§ **Exercise prompt**: Please copy the entire listing below word for word, leaving out the pictures.

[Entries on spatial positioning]
■ ■ ■ ■

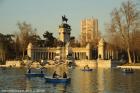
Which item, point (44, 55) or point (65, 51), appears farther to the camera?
point (44, 55)

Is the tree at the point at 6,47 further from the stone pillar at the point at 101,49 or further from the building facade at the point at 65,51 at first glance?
the stone pillar at the point at 101,49

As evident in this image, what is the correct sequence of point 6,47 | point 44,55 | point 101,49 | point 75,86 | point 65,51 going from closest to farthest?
point 75,86 < point 101,49 < point 65,51 < point 44,55 < point 6,47

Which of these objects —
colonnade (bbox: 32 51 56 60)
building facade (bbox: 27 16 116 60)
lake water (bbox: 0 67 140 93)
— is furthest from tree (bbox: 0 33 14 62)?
lake water (bbox: 0 67 140 93)

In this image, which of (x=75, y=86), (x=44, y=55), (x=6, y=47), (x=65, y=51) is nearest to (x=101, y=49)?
(x=65, y=51)

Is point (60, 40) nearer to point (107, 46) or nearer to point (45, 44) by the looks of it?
point (45, 44)

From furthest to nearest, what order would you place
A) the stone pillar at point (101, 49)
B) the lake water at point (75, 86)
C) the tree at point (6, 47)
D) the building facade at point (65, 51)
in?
the tree at point (6, 47), the building facade at point (65, 51), the stone pillar at point (101, 49), the lake water at point (75, 86)

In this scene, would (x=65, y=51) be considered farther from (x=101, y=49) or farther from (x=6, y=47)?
(x=6, y=47)

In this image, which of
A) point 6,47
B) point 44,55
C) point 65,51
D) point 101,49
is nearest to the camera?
point 101,49

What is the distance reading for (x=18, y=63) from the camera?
393ft

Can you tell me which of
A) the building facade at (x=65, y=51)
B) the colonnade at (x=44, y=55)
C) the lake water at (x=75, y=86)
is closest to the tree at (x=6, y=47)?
the building facade at (x=65, y=51)

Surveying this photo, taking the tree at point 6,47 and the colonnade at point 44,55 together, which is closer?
the tree at point 6,47

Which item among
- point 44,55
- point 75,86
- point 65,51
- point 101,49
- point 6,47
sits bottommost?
point 75,86

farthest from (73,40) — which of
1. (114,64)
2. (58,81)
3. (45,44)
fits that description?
(58,81)

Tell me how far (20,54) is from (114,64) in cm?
3830
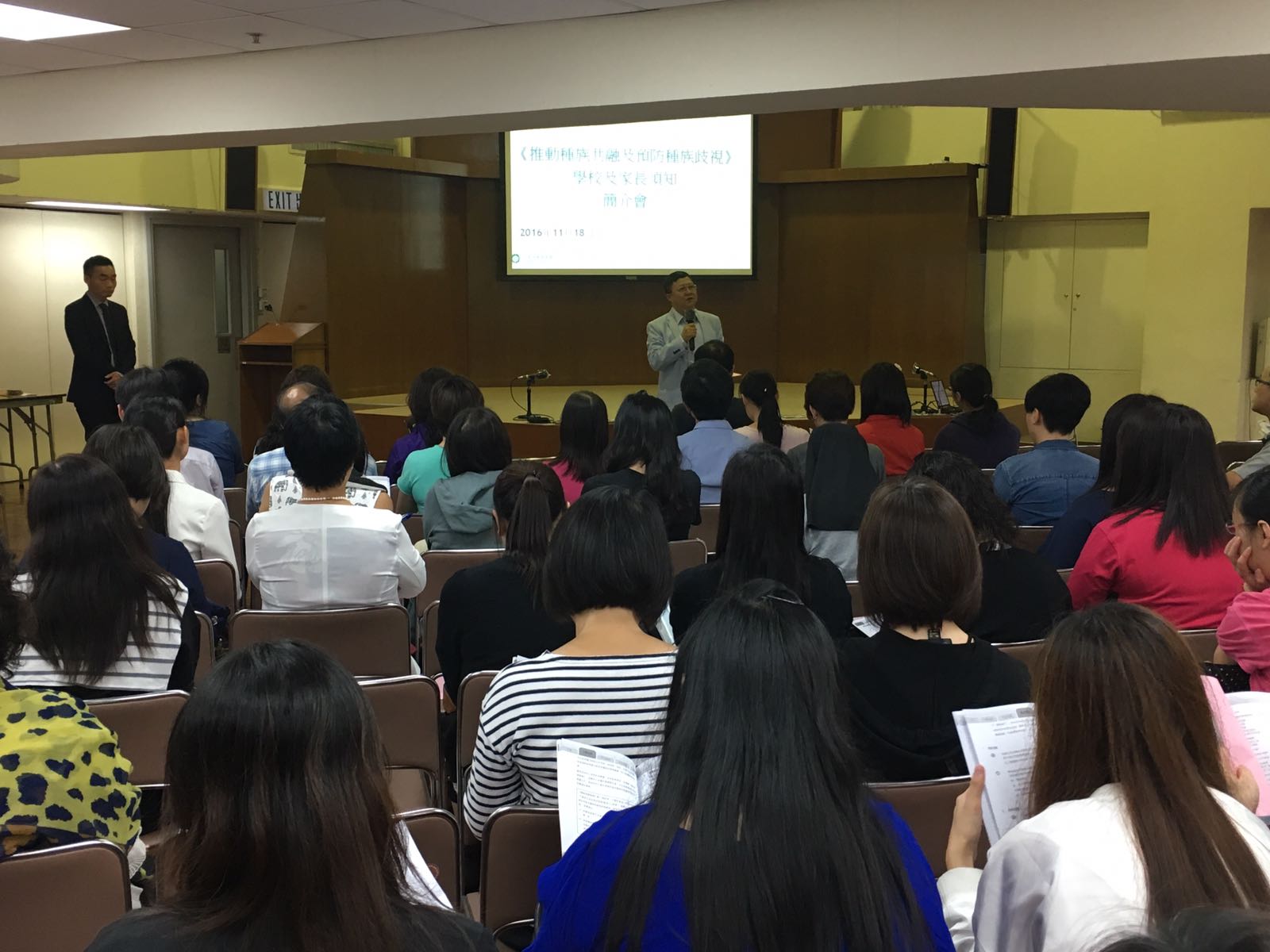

■ ■ ■ ■

§ **Solution for this problem**:
Which item, point (44, 55) or point (65, 51), appears farther to the camera?
point (44, 55)

Is the tree at the point at 6,47 further from the stone pillar at the point at 101,49 or further from the building facade at the point at 65,51 at first glance?
the stone pillar at the point at 101,49

As evident in this image, what is the correct sequence of point 6,47 | point 44,55 | point 101,49 | point 75,86 | point 65,51 going from closest to farthest?
point 75,86 < point 101,49 < point 65,51 < point 44,55 < point 6,47

Which of these objects —
colonnade (bbox: 32 51 56 60)
building facade (bbox: 27 16 116 60)
lake water (bbox: 0 67 140 93)
— is furthest from tree (bbox: 0 33 14 62)?
lake water (bbox: 0 67 140 93)

In this image, which of (x=75, y=86), (x=44, y=55), (x=6, y=47), (x=65, y=51) is nearest to (x=101, y=49)?
(x=65, y=51)

Is point (60, 40) nearer to point (107, 46) or nearer to point (45, 44) by the looks of it?
point (45, 44)

From furthest to nearest, what order would you place
A) the stone pillar at point (101, 49)
B) the lake water at point (75, 86)
C) the tree at point (6, 47)
D) the building facade at point (65, 51)
in?
the tree at point (6, 47), the building facade at point (65, 51), the stone pillar at point (101, 49), the lake water at point (75, 86)

In this scene, would (x=65, y=51) be considered farther from (x=101, y=49) or farther from (x=6, y=47)?
(x=6, y=47)

In this image, which of
A) point 6,47
B) point 44,55
C) point 65,51
D) point 101,49
is nearest to the camera?
point 101,49

What is the distance reading for (x=18, y=63) from the camera?
393ft

Can you tell me which of
A) the building facade at (x=65, y=51)
B) the colonnade at (x=44, y=55)
C) the lake water at (x=75, y=86)
is closest to the tree at (x=6, y=47)?
the building facade at (x=65, y=51)

Surveying this photo, taking the tree at point 6,47 and the colonnade at point 44,55 together, which is closer?
the tree at point 6,47

Which item among
- point 44,55
- point 75,86
- point 65,51
- point 101,49
- point 6,47
sits bottommost?
point 75,86

farthest from (73,40) — which of
1. (114,64)
2. (58,81)
3. (45,44)
fits that description?
(58,81)

Tell me how far (20,54) is from (114,64) in cm?
3830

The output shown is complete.